Le 06 octobre 2021, le ministre des Affaires étrangères algérien, Ramtame Lamamra, était reçu par le président du régime de transition malien à Bamako. La teneur de cette réunion visait explicitement à promouvoir la montée en puissance algérienne dans le pays au détriment de la France, explicitement ciblée comme puissance colonisatrice. Quelques semaines plus tard, le 06 novembre, le président Tebboune annonçait ne plus souhaiter coopérer avec la France.
Cet épisode intervient après un regain de tensions, ces dernières semaines, entre Paris et Alger. En effet, après avoir limité les accords de visa avec le pays, le président Macron, critiquait la rente mémorielle [anti-française] du régime algérien, destinée à camoufler les failles criantes de son système. En quelques mois, les deux pays semblent être passés du statut de partenaires à celui de rivaux.
La portée de ces évènements est d’autant plus forte qu’elle s’inscrit dans les tensions entre la France et le gouvernement malien, dont la fiabilité (politique, administrative et militaire) est remise publiquement en question par le président Macron. Cependant, la principale raison de ce différent semble être la proximité entre le régime de transition malien avec la Russie. Une situation que semble vouloir exploiter l’Algérie et dont Moscou serait le principal bénéficiaire.
Or, en plus de nuire aux intérêts français, cette alliance pourrait bien avoir pour effet d’accélérer la décomposition de la région en un bassin d’instabilité. Avec des conséquences funestes pour l’Europe en termes de trafics (notamment de stupéfiants) mais aussi d’émigration, compte-tenu de la natalité galopante du continent.
Conciliation avec la France
Depuis 2020, et jusqu’à l’été 2021, la France fournissait des efforts croissants afin de d’impliquer davantage l’Algérie dans la résolution du conflit. Une démarche jugée cohérente dans la mesure où l’Algérie est directement concernée par les évènements. De plus, l’Algérie dispose d’une des meilleures armées du continent, ainsi que d’une importante expérience en contre-guérilla. Elle avait en effet réussi à éradiquer presque entièrement la menace djihadiste de son sol au début des années 2000, entraînant le repli de ses groupes rebelles (principalement le Groupe Salafiste pour la Prédication et le Combat- GSPC) vers… le Sahel.

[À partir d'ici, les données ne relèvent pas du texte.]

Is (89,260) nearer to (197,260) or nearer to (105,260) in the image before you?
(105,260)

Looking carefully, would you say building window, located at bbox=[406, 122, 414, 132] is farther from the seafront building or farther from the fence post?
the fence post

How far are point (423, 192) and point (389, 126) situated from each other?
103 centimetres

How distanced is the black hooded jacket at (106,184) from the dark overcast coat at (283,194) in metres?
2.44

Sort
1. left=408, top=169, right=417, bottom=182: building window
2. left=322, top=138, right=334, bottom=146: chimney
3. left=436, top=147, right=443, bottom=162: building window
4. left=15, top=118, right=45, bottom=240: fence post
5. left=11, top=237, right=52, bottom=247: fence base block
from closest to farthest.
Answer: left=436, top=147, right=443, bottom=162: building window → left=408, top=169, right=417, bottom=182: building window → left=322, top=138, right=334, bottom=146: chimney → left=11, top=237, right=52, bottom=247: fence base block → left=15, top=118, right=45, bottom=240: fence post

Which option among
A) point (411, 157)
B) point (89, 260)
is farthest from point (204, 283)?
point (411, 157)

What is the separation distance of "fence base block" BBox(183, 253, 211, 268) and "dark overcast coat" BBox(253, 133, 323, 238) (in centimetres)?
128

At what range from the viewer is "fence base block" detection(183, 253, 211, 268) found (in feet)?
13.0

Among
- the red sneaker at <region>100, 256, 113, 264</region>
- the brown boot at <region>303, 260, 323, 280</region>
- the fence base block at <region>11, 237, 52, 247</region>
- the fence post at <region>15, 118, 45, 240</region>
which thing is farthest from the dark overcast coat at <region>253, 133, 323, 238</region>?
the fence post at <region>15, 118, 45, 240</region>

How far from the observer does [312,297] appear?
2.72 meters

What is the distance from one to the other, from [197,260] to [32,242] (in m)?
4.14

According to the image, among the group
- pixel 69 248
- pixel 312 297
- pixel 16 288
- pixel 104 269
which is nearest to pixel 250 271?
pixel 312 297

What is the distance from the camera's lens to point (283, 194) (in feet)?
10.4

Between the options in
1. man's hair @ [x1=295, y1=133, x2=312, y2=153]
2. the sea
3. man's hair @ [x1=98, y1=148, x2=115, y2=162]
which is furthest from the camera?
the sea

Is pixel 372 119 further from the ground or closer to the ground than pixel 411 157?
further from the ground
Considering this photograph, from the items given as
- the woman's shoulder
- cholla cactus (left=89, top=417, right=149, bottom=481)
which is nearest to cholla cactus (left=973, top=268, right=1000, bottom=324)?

L’avantage pour la France était double. Car elle parvenait à impliquer un acteur majeur de la région, tout en parvenant à soulager son dispositif sans céder la conduite des opérations. La situation semblait évoluer favorablement dans ce sens : dès novembre 2020, un amendement constitutionnel majeur, permettait à l’armée algérienne d’être projetée en dehors de son territoire. Plus tard, en mai 2021, le groupe Britannique Menas Associate, spécialisé en analyse de risques et renseignement d’affaire, révélait que l’armée française construisait une base pour l’armée algérienne. Le site serait situé à Hombori (Mopti), dans le centre-est du Mali, au cœur de la région des trois-frontières, zone d’opération et de recrutement principale de l’Etat Islamique au Grand Sahel (EIGS).
Affirmation régionale d’Alger
A partir de juin 2021, concomitamment à l’annonce de la reconfiguration de l’opération Barkhane, l’Algérie va montrer de plus en plus de signes concrets d’un réinvestissement dans le Sahel. Mais dans une perspective peu favorable à la France et sur fond de rapprochement avec la Russie.
Ainsi dès le 22 juin 2021, le Chef d’état-major de l’armée nationale populaire algérienne se déplace à Moscou, ainsi qu’une délégation d’officiers de marine. Cela quelques jours après une visite officieuse à Paris auprès du Général français Burkhard, futur chef d’état-major des armées (CEMA). A cette occasion, Saïd Chengriha réaffirme les liens entre la Russie et l’Algérie. Ainsi que la convergence de vue des deux pays sur les questions sahélo-sahariennes (dont le Mali et la question du Sahara occidental). Une intervention de l’Algérie au Mali y est même explicitement évoquée. Quelques jours plus tard, le 1er juillet, Saïd Chengriha est de retour en Russie pour finaliser un contrat d’armement d’une valeur de 7 milliards de dollars.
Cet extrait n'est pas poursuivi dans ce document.